Was ist bisher bekannt? Seit Ende 2020 breitet sich in Südafrika eine Variante mit der Bezeichnung B.1.351 oder 501Y.V2 aus, die acht charakteristische Mutationen im Spike-Gen aufweist, von denen drei die Rezeptor-Bindedomäne betreffen (K417N, E484K und N501Y). Um zu untersuchen, ob die Variante der Immunantwort nach einer SARS-CoV-2-Infektion entkommen kann, testete ein Team um Sandile Cele von der University of KwaZulu-Natal in Durban, Südafrika, inwieweit Seren von Genesen die Variante neutralisieren können. Hierfür verwendeten die Forscher Seren von sechs Erwachsenen, die eine SARS-CoV-2-Infektion durgestanden hatten, und untersuchten an echten Coronaviren, ob diese durch die Antikörper in den Seren neutralisiert werden können. Die Ergebnisse stellen sie in einer auf dem Preprint-Server »MedRxiv« vor.

Demnach war die Neutralisationsaktivität der Seren bei der neuen Variante deutlich niedriger als bei anderen Virusvarianten und verschwand bei einem Probanden völlig. »Die Erkenntnisse deuten darauf hin, dass 501Y.V2 der Kontrolle durch neutralisierende Antikörper nach einer natürlichen Infektion entkommen kann«, heißt es in der Publikation. Diese wecke die Sorge, dass der Immunschutz gegen Reinfektionen beziehungsweise der durch Impfungen induzierte Schutz gegenüber der Variante reduziert sein könnte. Allerdings betonen die Autoren, dass es noch unklar sei, inwieweit neutralisierende Antikörper für den Schutz notwendig seien und welche Rolle spezifische T-Zellen hierbei spielten, die bei einer Infektion und einer Impfung auch gebildet werden.

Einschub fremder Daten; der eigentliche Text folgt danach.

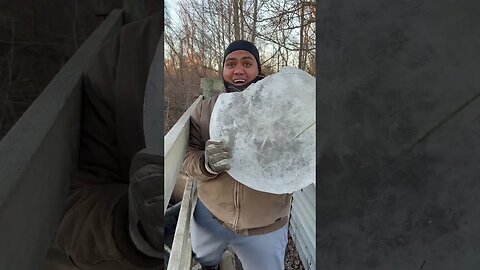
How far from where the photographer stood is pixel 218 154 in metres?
1.20

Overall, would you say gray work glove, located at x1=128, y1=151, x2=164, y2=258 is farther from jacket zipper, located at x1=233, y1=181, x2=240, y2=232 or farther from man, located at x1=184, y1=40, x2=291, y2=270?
jacket zipper, located at x1=233, y1=181, x2=240, y2=232

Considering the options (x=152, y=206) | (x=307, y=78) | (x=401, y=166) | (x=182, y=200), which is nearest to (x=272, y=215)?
(x=182, y=200)

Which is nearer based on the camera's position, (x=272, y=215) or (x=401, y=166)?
(x=401, y=166)

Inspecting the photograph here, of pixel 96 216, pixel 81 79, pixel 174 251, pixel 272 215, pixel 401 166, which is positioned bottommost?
pixel 174 251

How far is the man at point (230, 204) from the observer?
1.19 metres

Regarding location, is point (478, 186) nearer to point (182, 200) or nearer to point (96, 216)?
point (96, 216)

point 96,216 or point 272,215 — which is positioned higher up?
point 96,216

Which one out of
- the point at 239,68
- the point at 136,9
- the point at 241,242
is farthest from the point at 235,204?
the point at 136,9

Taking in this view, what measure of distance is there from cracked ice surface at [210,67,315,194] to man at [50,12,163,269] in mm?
343

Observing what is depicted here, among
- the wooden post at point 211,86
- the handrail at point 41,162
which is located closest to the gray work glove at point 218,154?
the wooden post at point 211,86

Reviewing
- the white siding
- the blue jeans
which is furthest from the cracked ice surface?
the white siding

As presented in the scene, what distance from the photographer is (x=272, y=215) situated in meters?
1.45

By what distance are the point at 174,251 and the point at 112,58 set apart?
889mm

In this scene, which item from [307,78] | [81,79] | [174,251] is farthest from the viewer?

In einer weiteren Studie aus Südafrika testete ein Team um Professor Dr. Penny Moore von der Witwatersrand-Universität in Johannesburg die Aktivität von Seren von Genesenen gegen verschiedene Kombinationen von Mutationen. Hierfür verwendeten die Forschenden Pseudoviren, nämlich ein HI-Virus, das mit verschiedenen Versionen des Spike-Proteins von SARS-CoV-2 ausgestattet wurde. Die Variante 501Y.V2 kann drei therapeutisch relevanten monoklonalen Antikörpern vollständig entkommen, schreiben sie auf »BioRxiv«. Zudem war sie nur noch wenig bis gar nicht mehr durch neutralisierende Antikörper aus dem Genesenen-Plasma angreifbar. Auch das Team um Moore fürchtet, dass die Wirkung der Spike-basierten Impfstofe reduziert sein könnte.

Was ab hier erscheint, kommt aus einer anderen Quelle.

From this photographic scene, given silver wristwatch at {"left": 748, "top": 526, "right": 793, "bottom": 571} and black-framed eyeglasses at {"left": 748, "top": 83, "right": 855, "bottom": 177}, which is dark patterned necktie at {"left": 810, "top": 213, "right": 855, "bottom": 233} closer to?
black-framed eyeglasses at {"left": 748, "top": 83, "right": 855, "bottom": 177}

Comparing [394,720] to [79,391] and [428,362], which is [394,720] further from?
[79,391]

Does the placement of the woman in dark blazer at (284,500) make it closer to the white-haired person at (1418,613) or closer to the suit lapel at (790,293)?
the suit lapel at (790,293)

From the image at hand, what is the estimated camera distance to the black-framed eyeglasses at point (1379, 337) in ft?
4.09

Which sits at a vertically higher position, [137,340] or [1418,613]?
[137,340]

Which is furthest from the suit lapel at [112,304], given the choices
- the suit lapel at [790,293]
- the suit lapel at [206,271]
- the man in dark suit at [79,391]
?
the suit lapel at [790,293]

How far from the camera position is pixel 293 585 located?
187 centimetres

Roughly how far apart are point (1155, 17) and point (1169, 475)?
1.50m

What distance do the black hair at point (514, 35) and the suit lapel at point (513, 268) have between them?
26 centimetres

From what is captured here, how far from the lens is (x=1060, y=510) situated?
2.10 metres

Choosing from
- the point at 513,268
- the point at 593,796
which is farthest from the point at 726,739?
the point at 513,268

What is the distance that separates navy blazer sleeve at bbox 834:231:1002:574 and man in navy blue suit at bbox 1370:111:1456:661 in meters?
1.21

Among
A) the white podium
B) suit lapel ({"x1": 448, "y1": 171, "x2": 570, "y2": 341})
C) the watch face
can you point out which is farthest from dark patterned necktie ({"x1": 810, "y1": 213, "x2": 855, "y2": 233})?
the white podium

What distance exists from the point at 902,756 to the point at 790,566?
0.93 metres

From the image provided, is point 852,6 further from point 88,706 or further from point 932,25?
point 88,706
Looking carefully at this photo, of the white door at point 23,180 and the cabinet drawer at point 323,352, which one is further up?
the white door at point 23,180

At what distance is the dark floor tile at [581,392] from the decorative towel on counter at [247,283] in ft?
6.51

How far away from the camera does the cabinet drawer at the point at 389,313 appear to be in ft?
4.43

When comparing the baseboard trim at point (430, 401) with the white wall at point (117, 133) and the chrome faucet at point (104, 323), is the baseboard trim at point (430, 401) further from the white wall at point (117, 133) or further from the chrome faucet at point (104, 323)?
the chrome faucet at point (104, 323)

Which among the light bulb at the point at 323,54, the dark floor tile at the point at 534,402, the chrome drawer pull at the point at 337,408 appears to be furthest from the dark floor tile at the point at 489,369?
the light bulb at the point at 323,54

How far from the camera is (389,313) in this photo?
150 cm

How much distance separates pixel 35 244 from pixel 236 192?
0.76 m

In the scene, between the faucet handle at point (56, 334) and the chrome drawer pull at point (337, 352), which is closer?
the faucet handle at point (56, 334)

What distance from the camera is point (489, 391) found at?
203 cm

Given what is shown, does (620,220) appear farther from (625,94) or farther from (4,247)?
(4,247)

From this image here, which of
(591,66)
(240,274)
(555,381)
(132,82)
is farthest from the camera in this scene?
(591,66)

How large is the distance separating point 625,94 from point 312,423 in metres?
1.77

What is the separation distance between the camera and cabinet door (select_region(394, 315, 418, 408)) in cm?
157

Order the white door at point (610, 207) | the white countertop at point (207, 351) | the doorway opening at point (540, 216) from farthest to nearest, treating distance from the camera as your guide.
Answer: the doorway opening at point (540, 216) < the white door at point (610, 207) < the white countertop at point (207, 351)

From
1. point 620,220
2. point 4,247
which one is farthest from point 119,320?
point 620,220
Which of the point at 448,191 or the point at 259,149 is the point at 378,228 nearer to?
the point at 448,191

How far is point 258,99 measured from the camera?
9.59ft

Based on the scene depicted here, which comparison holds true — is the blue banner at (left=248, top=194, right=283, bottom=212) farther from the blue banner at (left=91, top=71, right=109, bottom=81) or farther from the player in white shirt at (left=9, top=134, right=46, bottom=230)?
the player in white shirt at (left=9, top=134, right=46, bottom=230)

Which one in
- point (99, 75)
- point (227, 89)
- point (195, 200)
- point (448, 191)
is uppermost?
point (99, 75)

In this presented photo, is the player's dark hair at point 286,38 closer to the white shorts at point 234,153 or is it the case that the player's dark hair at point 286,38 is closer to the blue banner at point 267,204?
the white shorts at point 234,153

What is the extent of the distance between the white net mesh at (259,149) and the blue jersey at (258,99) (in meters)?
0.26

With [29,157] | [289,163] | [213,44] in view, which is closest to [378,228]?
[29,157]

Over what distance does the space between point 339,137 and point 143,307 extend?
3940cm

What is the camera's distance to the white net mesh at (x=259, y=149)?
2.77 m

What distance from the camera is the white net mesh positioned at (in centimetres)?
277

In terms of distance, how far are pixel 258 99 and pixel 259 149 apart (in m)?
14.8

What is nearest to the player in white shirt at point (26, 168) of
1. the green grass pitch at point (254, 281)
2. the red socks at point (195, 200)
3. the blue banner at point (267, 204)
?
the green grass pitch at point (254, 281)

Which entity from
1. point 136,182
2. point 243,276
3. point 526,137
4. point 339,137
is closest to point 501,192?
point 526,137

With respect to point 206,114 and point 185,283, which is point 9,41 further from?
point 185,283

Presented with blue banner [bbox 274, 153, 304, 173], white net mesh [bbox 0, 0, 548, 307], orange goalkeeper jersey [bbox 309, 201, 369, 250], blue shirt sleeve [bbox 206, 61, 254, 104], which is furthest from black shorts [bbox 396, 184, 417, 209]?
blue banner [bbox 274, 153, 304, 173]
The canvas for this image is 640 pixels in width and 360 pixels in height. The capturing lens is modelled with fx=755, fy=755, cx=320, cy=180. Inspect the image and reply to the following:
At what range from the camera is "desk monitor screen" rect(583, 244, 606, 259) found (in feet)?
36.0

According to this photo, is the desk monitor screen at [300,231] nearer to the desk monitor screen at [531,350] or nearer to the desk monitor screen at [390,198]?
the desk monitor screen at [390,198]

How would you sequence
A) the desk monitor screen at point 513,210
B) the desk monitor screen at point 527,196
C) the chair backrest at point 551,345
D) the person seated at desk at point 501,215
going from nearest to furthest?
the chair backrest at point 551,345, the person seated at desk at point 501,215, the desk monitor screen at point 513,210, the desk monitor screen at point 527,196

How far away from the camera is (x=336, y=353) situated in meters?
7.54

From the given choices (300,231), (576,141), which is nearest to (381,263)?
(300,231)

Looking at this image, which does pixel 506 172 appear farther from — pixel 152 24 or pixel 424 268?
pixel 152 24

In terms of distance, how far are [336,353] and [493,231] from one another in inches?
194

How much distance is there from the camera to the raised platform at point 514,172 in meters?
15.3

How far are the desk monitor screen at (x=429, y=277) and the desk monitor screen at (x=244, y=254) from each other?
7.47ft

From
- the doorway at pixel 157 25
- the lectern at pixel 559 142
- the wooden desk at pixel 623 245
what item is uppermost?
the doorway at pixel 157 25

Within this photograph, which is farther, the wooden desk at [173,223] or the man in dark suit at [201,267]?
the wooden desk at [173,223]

Professor Dr. Tulio de Oliveira, Seniorautor der Studie aus Durban, kommentiert gegenüber der Nachrichtenseite des Fachjournals »Nature«: »Das ist sehr besorgniserregend.« Es gebe inzwischen Belege für einige Reinfektionen mit der 501Y.V2-Variante. Ihre Fähigkeit, dem Immunsystem in Teilen zu entkommen, treibe vermutlich ihre Ausbreitung in Regionen, die von der ersten Pandemiewelle stark betroffen waren, sagt de Oliveira.

In weiteren Untersuchungen wollen beide Arbeitsgruppen testen, wie Seren von Geimpften mit den Coronavirus-Varianten zurechtkommen. Zudem werden für die kommenden Wochen Ergebnisse von Phase-III-Impfstoffstudien aus Südafrika erwartet, heißt es in der Publikation aus Durban. Falls die Variante einen Effekt auf die Impfstoffwirksamkeit habe, könne man darin vielleicht schon ein Signal erkennen.